◆ **EXERCISE DETAILS**
Continue the thread about WAL replay of a truncate failing after a dropped table, starting right after its last line.

◆ **PAGE EXTRACT**
--------------------------------------------------

Thread: WAL replay of truncate fails if the table was dropped

WAL replay of truncate fails if the table was dropped

From
Heikki Linnakangas
Date:
mdtruncate throws an error if the relation file doesn't exist. However,
that's not an error condition if the relation was dropped later.
Non-existent file should be treated the same as an already truncated
file; we now end up with an unrecoverable database.

This bug seems to be present from 8.0 onwards.

Attached is a test case to reproduce it, along with a patch for CVS
HEAD, and an adapted version of the patch for 8.0-8.2.

Thanks to my colleague Dharmendra Goyal for finding this bug and
constructing an initial test case.

--
  Heikki Linnakangas
  EnterpriseDB   http://www.enterprisedb.com
DROP TABLE test;
CREATE TABLE test(i char(1800));

BEGIN;
INSERT INTO test VALUES('a');
ROLLBACK;
-- Crash database. This leaves behind an unitialized page at the end of the
-- relation, which vacuum will then truncate.
\! DATA=`psql regression -t -c 'show data_directory'`&& echo $DATA; pg_ctl restart  -w -m immediate  -D $DATA
\c regression;

VACUUM test;

DROP TABLE test;
-- Crash database
\! DATA=`psql regression -t -c 'show data_directory'`&& echo $DATA; pg_ctl restart  -w -m immediate  -D $DATA
\c regression;


Index: src/backend/storage/smgr/md.c
===================================================================
RCS file: /home/hlinnaka/pgcvsrepository/pgsql/src/backend/storage/smgr/md.c,v
retrieving revision 1.128
diff -c -r1.128 md.c
*** src/backend/storage/smgr/md.c    12 Apr 2007 17:10:55 -0000    1.128
--- src/backend/storage/smgr/md.c    20 Jul 2007 12:31:42 -0000
***************
*** 717,722 ****
--- 717,734 ----
  #endif

      /*
+      * Open the relation. We call mdopen before mdnblocks, because that will
+      * fail if the first segment doesn't exist. That can happen in recovery,
+      * if the relation was dropped after the truncate.

--------------------------------------------------

◆ **DATA EXCERPTS**
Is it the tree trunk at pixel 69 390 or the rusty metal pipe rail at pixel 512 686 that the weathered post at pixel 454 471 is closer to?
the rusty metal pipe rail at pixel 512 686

--------------------------------------------------

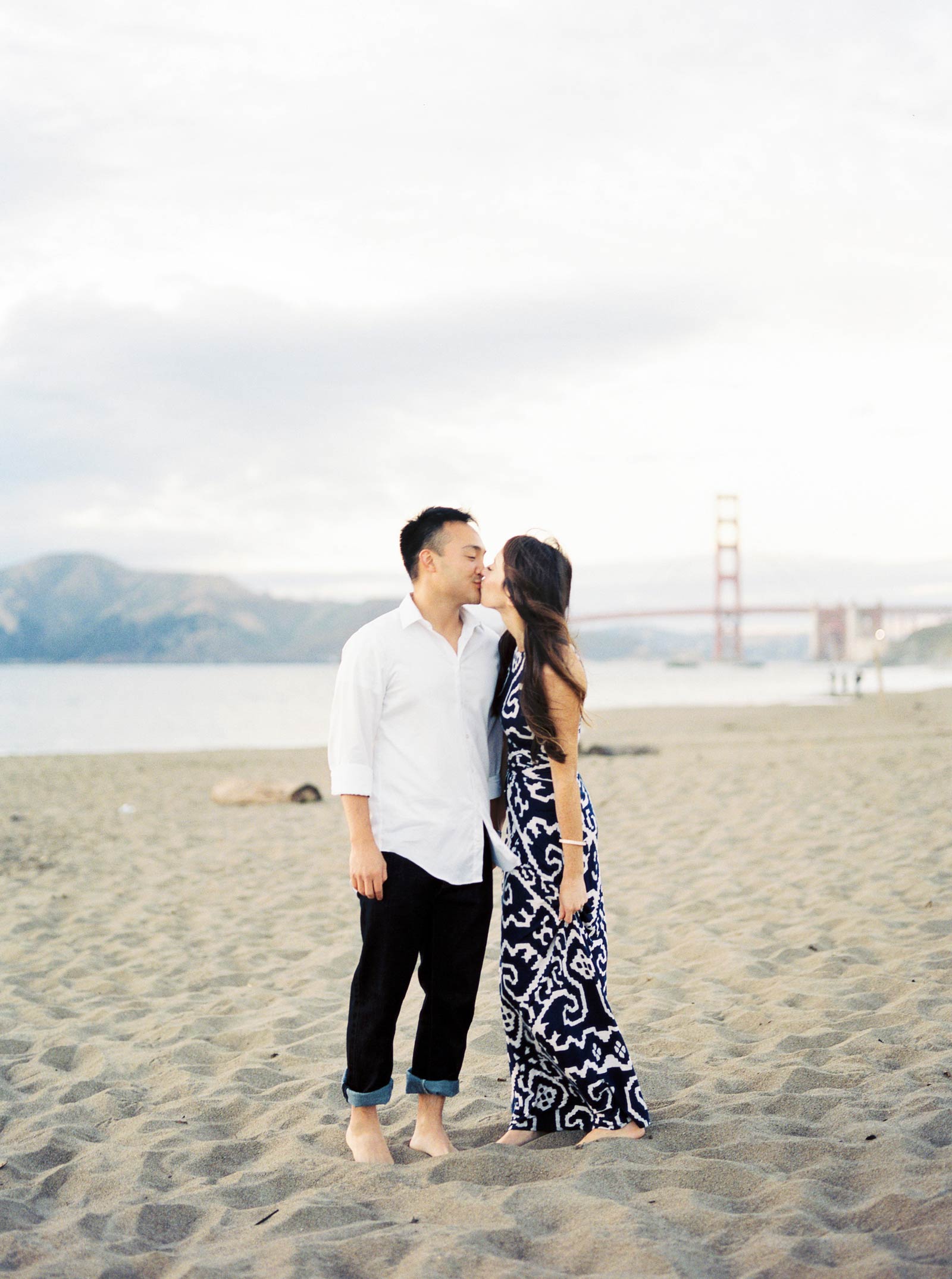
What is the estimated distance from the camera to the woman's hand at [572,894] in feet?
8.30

--------------------------------------------------

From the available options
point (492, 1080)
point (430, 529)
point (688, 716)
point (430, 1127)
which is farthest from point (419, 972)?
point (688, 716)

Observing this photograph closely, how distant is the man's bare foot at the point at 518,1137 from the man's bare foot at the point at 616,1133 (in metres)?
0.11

--------------------------------------------------

◆ **TASK ANSWER**
+      */
+     v = mdopen(reln, InRecovery ? EXTENSION_RETURN_NULL : EXTENSION_FAIL);
+     if (v == NULL)
+     {
+         Assert(InRecovery);
+         return;
+     }
+
+     /*
       * NOTE: mdnblocks makes sure we have opened all active segments, so
       * that truncation loop will get them all!
       */
***************
*** 736,743 ****
      if (nblocks == curnblk)
          return;                    /* no work */

-     v = mdopen(reln, EXTENSION_FAIL);
-
  #ifndef LET_OS_MANAGE_FILESIZE
      priorblocks = 0;
      while (v != NULL)
--- 748,753 ----
Index: src/backend/storage/smgr/md.c
===================================================================
RCS file: /home/hlinnaka/pgcvsrepository/pgsql/src/backend/storage/smgr/md.c,v
retrieving revision 1.114.4.2
diff -c -r1.114.4.2 md.c
*** src/backend/storage/smgr/md.c    26 Apr 2007 23:25:30 -0000    1.114.4.2
--- src/backend/storage/smgr/md.c    20 Jul 2007 12:37:45 -0000
***************
*** 601,606 ****
--- 601,618 ----
  #endif

      /*
+      * Open the relation. We call mdopen before mdnblocks, because that will
+      * fail if the first segment doesn't exist. That can happen in recovery,
+      * if the relation was dropped after the truncate.
+      */
+     v = mdopen(reln, InRecovery);
+     if (v == NULL)
+     {
+         Assert(InRecovery);
+         return;
+     }
+
+     /*
       * NOTE: mdnblocks makes sure we have opened all active segments, so
       * that truncation loop will get them all!
       */
***************
*** 612,619 ****
      if (nblocks == curnblk)
          return nblocks;            /* no work */

-     v = mdopen(reln, false);
-
  #ifndef LET_OS_MANAGE_FILESIZE
      priorblocks = 0;
      while (v != NULL)
--- 624,629 ----

Re: WAL replay of truncate fails if the table was dropped

From
Tom Lane
Date:
Heikki Linnakangas <heikki@enterprisedb.com> writes:
> mdtruncate throws an error if the relation file doesn't exist.

Interesting corner case.  The proposed fix seems not very consistent
with the way we handle comparable cases elsewhere, though.  In general,
md.c will cut some slack when InRecovery if a relation is shorter than
expected, but not if it's not there at all.  (This is, indeed, what
justifies mdtruncate's response to file-too-short...)  We handle
dropped files during recovery by forced smgrcreate() in places like
XLogOpenRelation.  I'm inclined to think smgr_redo should force
smgrcreate() before trying to truncate.

            regards, tom lane

Re: WAL replay of truncate fails if the table was dropped

From
Heikki Linnakangas
Date:
Tom Lane wrote:
> Heikki Linnakangas <heikki@enterprisedb.com> writes:
>> mdtruncate throws an error if the relation file doesn't exist.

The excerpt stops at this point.